Less than two weeks ago, outside the Capital Jewish Museum in Washington, D.C., two young Israeli embassy employees were gunned down in cold blood. They were not soldiers. They were not on a battlefield. They were murdered on the streets of the United States capital in broad daylight. As Jeffrey Herf wrote in The Free Press, this was “the first lethal attack on Jews in the United States carried out by a person who emerged from the leftist-Islamist climate in the universities before and since October 7.”
Yesterday, just eleven days later, an illegal alien from Egypt attacked a group participating in a run in Boulder, Colorado, calling for the return of Israeli hostages held by Hamas. He ignited eight people on fire using a makeshift flamethrower and Molotov cocktails. In both cases, the perpetrators chanted, “Free Palestine.”
These were not isolated incidents. They are part of a rising wave of antisemitic violence that has surged since the Hamas massacre of October 7. It is no longer fringe - it is fashionable. Hatred of Israel, once confined to radical corners, is now cloaked in academic jargon and chanted by the sons and daughters of privilege.
These murders and assaults, along with the climate that made it possible, are the poisoned fruit of an educational system hijacked by ideology and reliant on the teats of foreign donations and the full tuition paid by foreign students.
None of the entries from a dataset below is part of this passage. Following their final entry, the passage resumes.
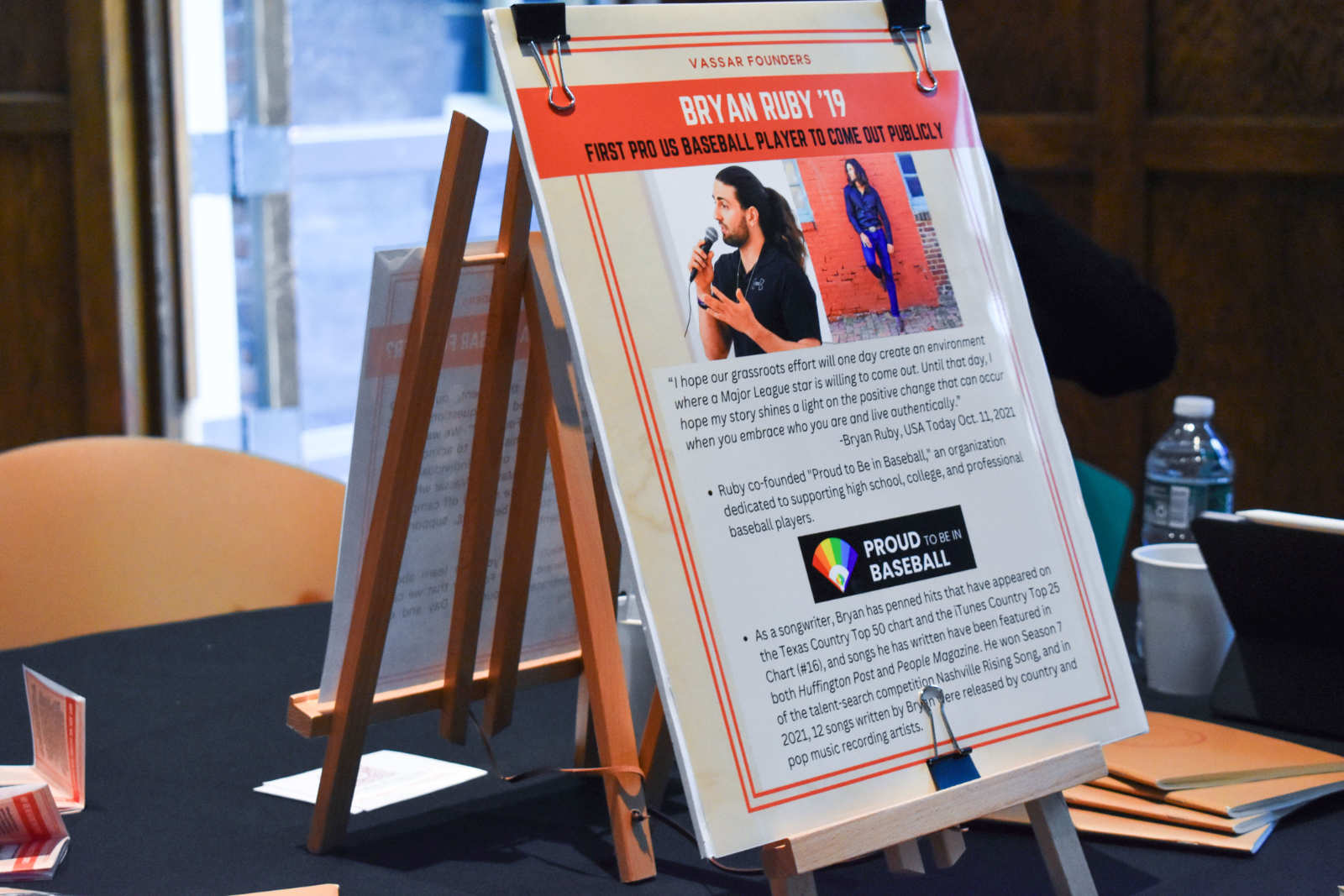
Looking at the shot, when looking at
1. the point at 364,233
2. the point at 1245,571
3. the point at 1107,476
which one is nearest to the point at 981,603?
the point at 1245,571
An assassin may have pulled the trigger, but the culture that taught him to hate was nurtured in the lecture halls of our universities.
It’s time to hold
higher education accountable. Many of our colleges and universities have turned
into activist factories instead of centers of learning. They’ve exchanged
critical thinking for groupthink, historical analysis for propaganda, and moral
courage for performative outrage. The intersectional mob needs to be
confronted. These institutions must be reclaimed, reformed, or replaced.
There has been some
delayed reflection on college campuses following the turmoil of protests in
2023 and 2024, along with a growing recognition that antisemitism is a serious
and escalating issue. However, that soul-searching only began after a few university
presidents were compelled to address the matter under intense scrutiny during
congressional testimony. The Trump administration has since exerted pressure on
colleges and universities to take concrete action, demanding they confront
antisemitism, dismantle DEI bureaucracies, and eliminate all forms of
institutionalized racism. Some institutions have started to comply, though
often with reluctance; others continue to resist. Superficial changes and
minor disciplinary actions against wayward commencement speakers will not
resolve a deeply systemic problem. Restoring integrity to higher education will
necessitate a sustained effort—and likely a decade or more of serious reform.
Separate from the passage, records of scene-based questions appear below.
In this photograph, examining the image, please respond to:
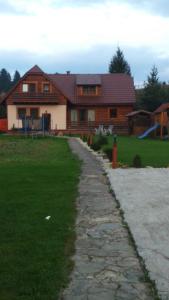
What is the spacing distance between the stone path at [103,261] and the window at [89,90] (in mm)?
50887

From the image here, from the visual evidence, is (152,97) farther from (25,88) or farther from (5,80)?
(5,80)

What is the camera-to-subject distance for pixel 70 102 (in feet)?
191

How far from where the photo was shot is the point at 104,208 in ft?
28.6

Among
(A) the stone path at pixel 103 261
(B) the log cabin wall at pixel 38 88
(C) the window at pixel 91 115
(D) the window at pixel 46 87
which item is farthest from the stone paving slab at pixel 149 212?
(C) the window at pixel 91 115

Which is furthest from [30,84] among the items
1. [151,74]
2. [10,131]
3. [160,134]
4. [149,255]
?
[149,255]

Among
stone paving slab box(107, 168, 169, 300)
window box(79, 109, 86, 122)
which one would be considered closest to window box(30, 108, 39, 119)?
window box(79, 109, 86, 122)

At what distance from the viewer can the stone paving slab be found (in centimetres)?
528

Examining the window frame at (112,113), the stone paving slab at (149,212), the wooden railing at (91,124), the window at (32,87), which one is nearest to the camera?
the stone paving slab at (149,212)

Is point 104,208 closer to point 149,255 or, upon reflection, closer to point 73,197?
point 73,197

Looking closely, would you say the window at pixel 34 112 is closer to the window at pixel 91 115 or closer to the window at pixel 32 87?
the window at pixel 32 87

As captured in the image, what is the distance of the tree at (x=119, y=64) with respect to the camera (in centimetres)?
8088

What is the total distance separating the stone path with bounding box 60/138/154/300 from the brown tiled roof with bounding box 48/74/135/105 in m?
50.1

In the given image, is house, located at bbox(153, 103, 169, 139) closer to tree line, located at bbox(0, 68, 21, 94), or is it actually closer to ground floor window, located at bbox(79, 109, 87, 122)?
ground floor window, located at bbox(79, 109, 87, 122)

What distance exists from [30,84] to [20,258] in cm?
5313
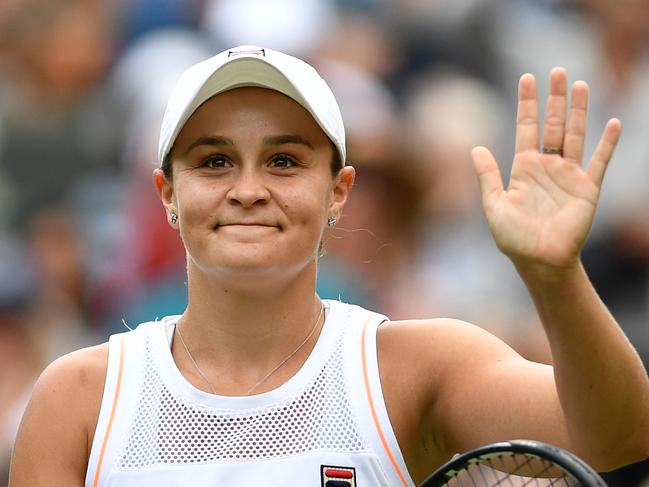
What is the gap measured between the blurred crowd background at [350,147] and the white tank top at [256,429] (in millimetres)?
1967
Silence is complicity. The blood of two young Israelis in D.C., the
hundreds massacred on October 7, the deaths of thousands of innocents in Israel and Gaza, and
the rising tide of antisemitism on our campuses demand more than outrage—they
demand truth, courage, and accountability.
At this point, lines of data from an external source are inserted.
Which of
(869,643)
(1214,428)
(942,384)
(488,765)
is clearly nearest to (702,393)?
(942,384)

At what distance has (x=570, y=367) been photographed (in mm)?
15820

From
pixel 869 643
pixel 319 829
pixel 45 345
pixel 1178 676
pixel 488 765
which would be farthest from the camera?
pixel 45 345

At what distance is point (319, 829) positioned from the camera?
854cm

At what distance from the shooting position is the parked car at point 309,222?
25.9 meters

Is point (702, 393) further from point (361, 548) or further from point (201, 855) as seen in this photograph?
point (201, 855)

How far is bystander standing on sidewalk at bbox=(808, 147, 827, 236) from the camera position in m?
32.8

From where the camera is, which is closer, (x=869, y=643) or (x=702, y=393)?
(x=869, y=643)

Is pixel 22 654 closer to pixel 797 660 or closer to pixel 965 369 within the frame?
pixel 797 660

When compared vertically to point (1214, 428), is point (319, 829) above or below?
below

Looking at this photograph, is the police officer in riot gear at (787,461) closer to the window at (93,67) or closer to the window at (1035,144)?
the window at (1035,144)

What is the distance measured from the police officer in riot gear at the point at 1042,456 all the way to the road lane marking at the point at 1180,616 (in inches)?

We must speak out—but that is not enough. We must also take
responsibility for fully informing ourselves about the history and context of
the world we live in, especially regarding life and death, war and peace,
freedom and tyranny. We owe it to those who were murdered. We owe it to the
innocent. We owe it to the truth. And we owe it to the next generation of
Americans, who deserve institutions of learning dedicated to the honest pursuit
of knowledge, not seminaries of Marxist activism and anti-Western propaganda.